- tudo tem sua colheita não tem?
na verdade ele colhe o ano
inteiro, mas a melhor safra vem numa leva de quarenta dias e quarenta noites. numa foiçada cheia.
nesse tempo reina toda a
qualidade de ruindade, sortilégio e maledicência no meio das gentes.
é o Opaco.
criaturas notívagas e outras
assombrações rondam a casa. nos arredores do mato vagam os estropelos.
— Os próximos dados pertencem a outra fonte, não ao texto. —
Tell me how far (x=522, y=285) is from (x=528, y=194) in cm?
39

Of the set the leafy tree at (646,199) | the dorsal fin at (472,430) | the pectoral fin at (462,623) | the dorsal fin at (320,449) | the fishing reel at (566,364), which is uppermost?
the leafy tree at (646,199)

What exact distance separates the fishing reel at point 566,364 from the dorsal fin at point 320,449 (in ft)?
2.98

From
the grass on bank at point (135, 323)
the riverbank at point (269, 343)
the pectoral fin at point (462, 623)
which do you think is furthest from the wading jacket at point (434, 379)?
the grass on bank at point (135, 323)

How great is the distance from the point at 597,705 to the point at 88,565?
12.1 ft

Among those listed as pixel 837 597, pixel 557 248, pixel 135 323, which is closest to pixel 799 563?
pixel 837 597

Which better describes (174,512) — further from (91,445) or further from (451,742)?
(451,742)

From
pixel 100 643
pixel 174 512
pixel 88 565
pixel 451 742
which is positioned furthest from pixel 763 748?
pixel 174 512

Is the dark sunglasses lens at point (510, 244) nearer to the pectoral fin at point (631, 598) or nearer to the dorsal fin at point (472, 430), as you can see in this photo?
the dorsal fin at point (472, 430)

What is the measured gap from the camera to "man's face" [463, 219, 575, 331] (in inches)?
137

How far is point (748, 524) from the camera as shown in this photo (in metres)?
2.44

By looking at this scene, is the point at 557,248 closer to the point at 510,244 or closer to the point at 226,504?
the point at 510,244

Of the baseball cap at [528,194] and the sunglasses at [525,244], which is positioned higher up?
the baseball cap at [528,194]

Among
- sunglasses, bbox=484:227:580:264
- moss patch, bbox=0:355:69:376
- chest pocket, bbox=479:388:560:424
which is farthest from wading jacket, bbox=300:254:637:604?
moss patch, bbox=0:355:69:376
são as sombras a nos perseguirem. e só a chama de uma vela ou fósforo ou outro fogo riscado pelo homem pode
afugentar os maus espíritos.
e era todo o tempo vidro quebrado
e risada seca.
na tradição pagã medieval
acendiam-se fogueiras nos campos e altos de montes para rechaçar as bruxas e
demônios.
em outras regiões queimavam-se
espantalhos. bonecos toscos arremedando os vivos, os mortos e os obscuros.
no imaginário de minha mãe, onde
fui criado, tudo isto fundia-se com os mitos matutos do sertão mineiro.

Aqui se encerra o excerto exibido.